Unlike the other two songs John Stanford and I have recorded over the past month, this one was written fairly recently (2005). It appeared in the short story "Nowhere to Hide: A Comedy of Manners or Lack Thereof", which was in The Velveeta Underground, my collection of short stories and one act plays published in 2006 as part of the EAA Signature Series, and now, alas, out of print. This was originally only envisioned as a poem to be read. The fictional "author" was Angie Wu, who scribbled it at the last minute, right before she was going to have to read a poem in Kenneth Koch's poetry class. The time is October, 1968. The place is The Lions Den, a somewhat seedy on-campus cafeteria that served as a hangout for the culturally radical fringe at Columbia. What follows is the lead-in to the poem and the poem (now song) itself:
After agreeing to take photographs of Will’s provocation, George headed to a table at the far back corner of the room where he saw Angie Wu leaning delicately over a notebook, writing rapidly. Angie was the most collegiate looking heroin abuser on the Columbia campus. George surmised that her genetic inheritance included dozens of generations of opium smokers. Angie's parents owned House of Wu, a restaurant in Silver Spring, Maryland, but there was a strong military tradition in the family. Her father had been a general who backed Chiang Kai-Shek in the civil war against Mao and the Communists, and later emigrated to the U.S. from Taiwan after a falling out with Chiang. Angie was cute as a button, with a stratospheric IQ and the constitution of Keith Richards. She had two sets of friends. One was a circle of very prim and conservative Chinese-American girls. The other, of which she was the queen bee, was a group of rock and roller heroin boys. You didn't get into Angie's bed unless you shared a needle with her. At exam time there would always be one person designated to refrain from getting high. His job was to get Angie up at 6am, throw her into a cold shower and make sure she was out the door in time to get to her exams, which she always aced, seemingly without doing any studying. George had never gotten into Angie's bed. His fear of needles had won out over his desire for Angie. But he had, on more than one occasion, been the person who woke her up and threw her in the shower. Just as he reached the table, Angie stopped writing, looked up, smiled with the corners of her broad mouth turned up slightly, and remarked cheerfully:
"Georgie Kazoo. What synchronicity! I was just thinking about you. Or more precisely, I was thinking about how I'd love to hear you read out loud the poem I just finished writing for Kenneth Koch's class. Will you do me the honor?"

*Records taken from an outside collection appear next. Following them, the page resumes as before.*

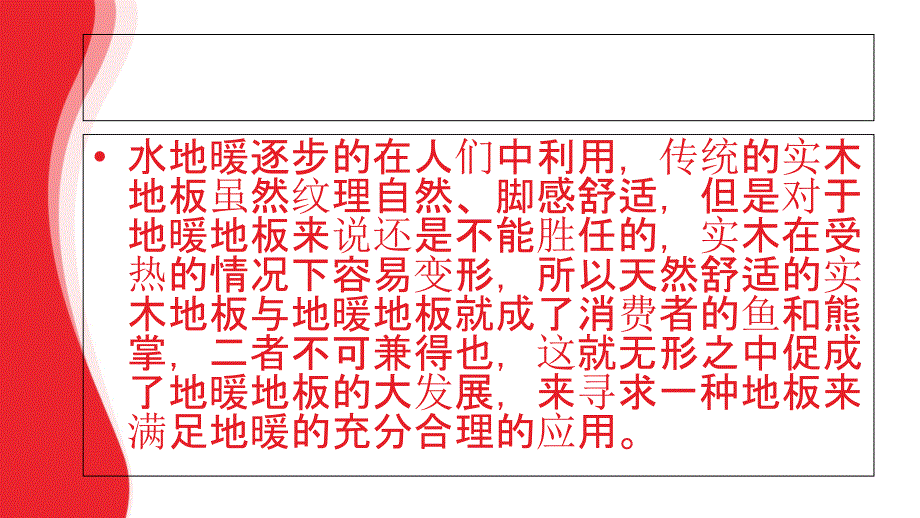 电地暖采暖绿色时尚年轻人成主要消费群体_第2页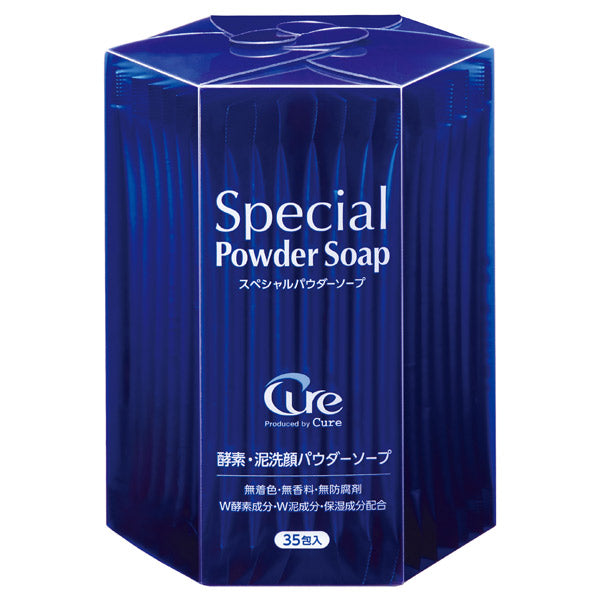 Cure Special Powder Soap×35 sachets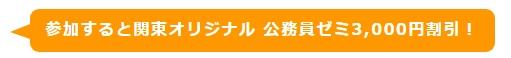 �X�N���[���V���b�g_1-9-2026_122512_www.lec-jp.com.jpeg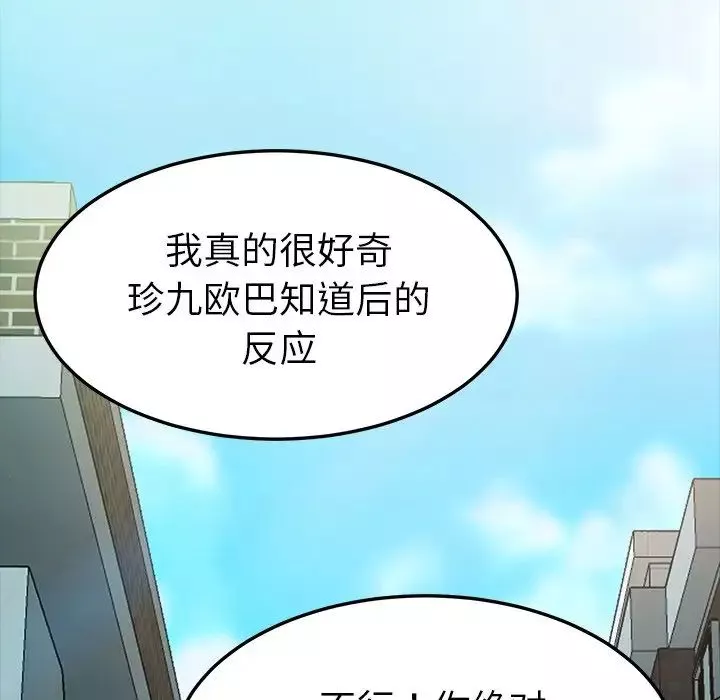 乖乖上钩-第61话 - 图片 118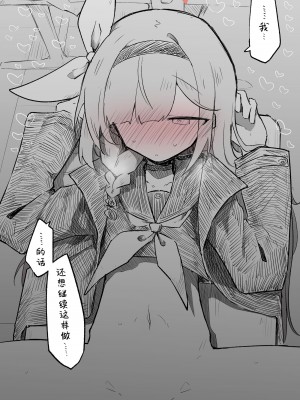 [ねっこ] プラナ公開分＋差分（計26枚）(ブルーアーカイブ) [菜羽桃井汉化组]_23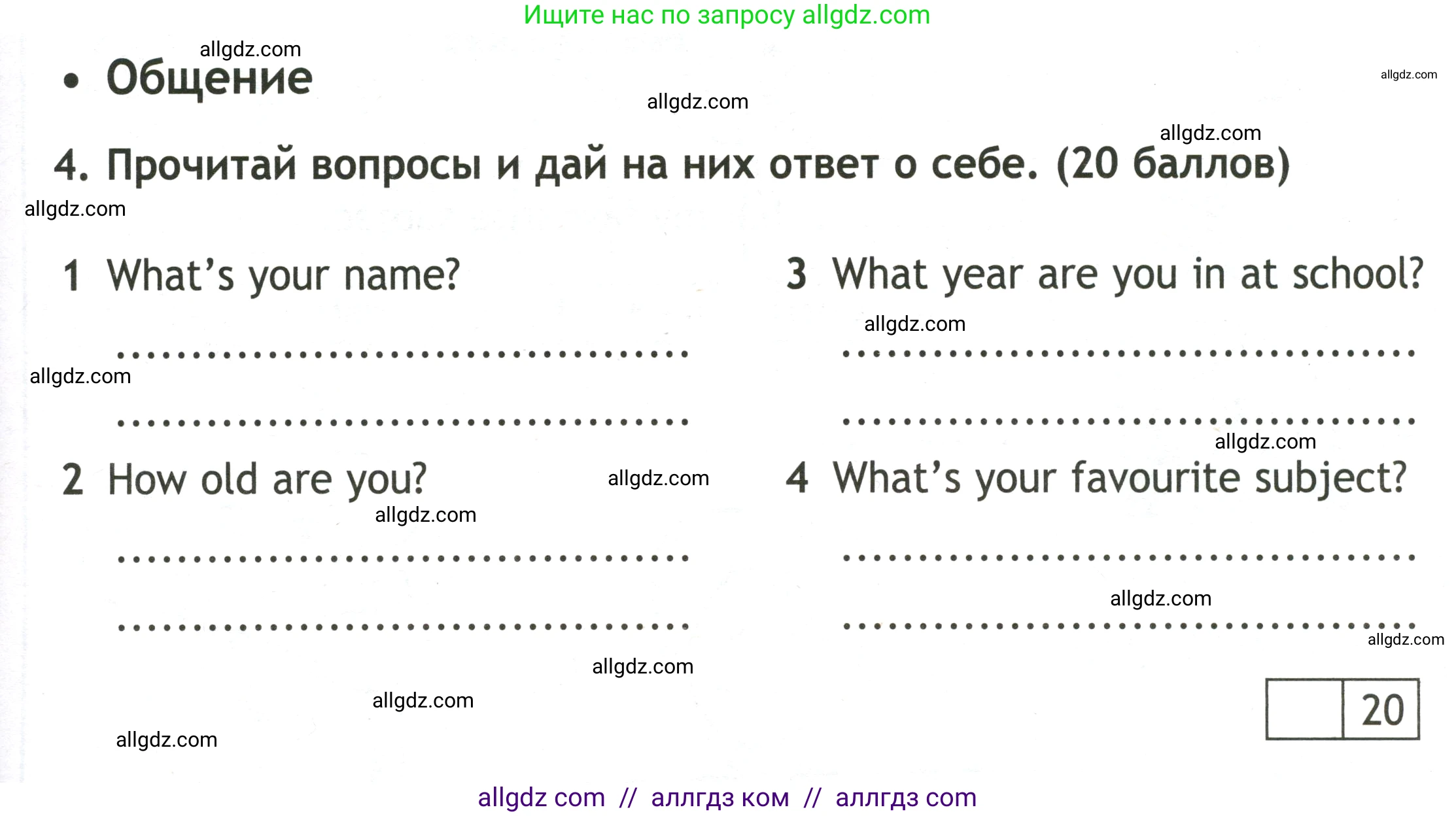 Английский язык (english), 3 класс контрольные задания (test booklet), авторы: Быкова Надежда Ильинична (Bykova Nadezhda), Дули Дженни (Dooley Jenny), Поспелова Марина Давидовна (Pospelova Marina), Эванс Вирджиния (Evans Virginia), издательство Просвещение, Москва, 2023, салатового цвета, страница 9, номер 4, Условие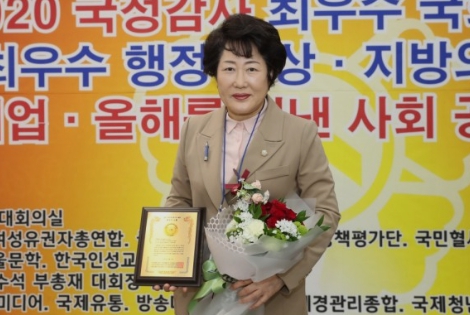 재경향우회 제2대 최경애 회장 취임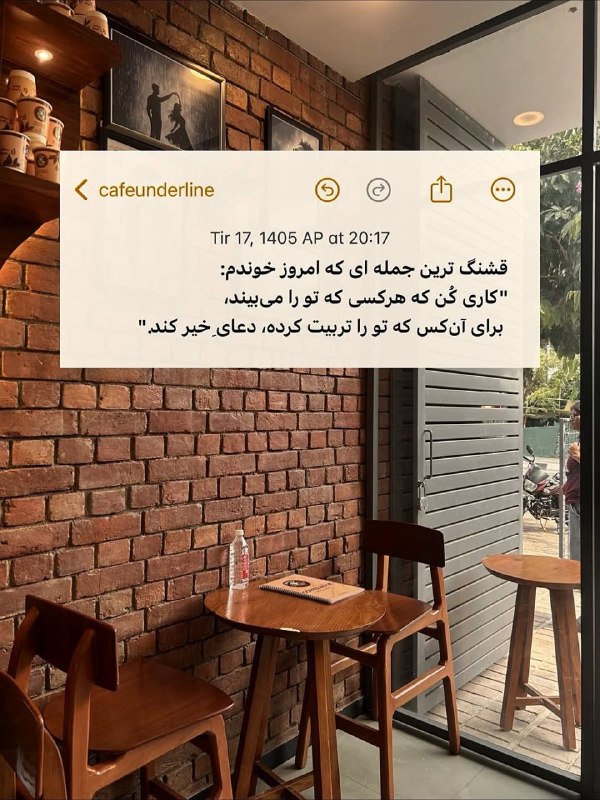 🌸 زندگے جاریست 🌸: قشنگ ترین جمله ی که امروز خوندم:"کاری کُن که هرکسی که تو را می‌بیند، برای آن‌کس که تو را تربیت کرده، دعایِ خیر کند."🍃🌸 @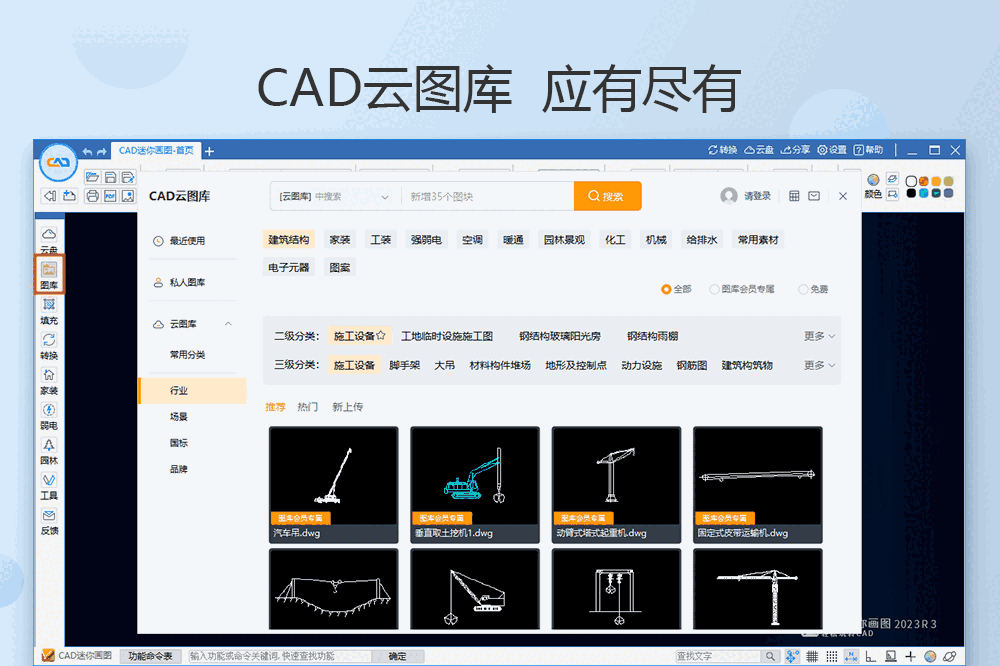CAD迷你画图PC版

Taking the notebook from Angie, George read:
Villanelle For A Cocksucker
When I look at you down there on your knees
And see your mouth all filled up with my cock
I hear the jangling of a set of keys.
Should service rendered perchance fail to please
One can stand up and rapidly take stock
Of what is real and what is just a tease.
This bed of yours is all filled up with fleas
They've made a new home inside of my jock
And robbed me of my mirth and of my ease.
I'm leaving you and heading for the trees
Where I can watch the fattened seagulls flock
Like Nazis whom the Frogs and Brits appease.
My new home is a skyscraper by Mies
With penthouse door on which you shall not knock
And kitchen where you shall not eat my cheese.
I plan to spend the winters in Belize
Where I shall never glance up at a clock
Or fill my engine up with anti-freeze
Or once again look at you on your knees.
"Wow, that was great Georgie. You should be doing voiceovers. After
listening to you I think I'll have the confidence to read it in class.
Will you walk me over to Hamilton Hall?"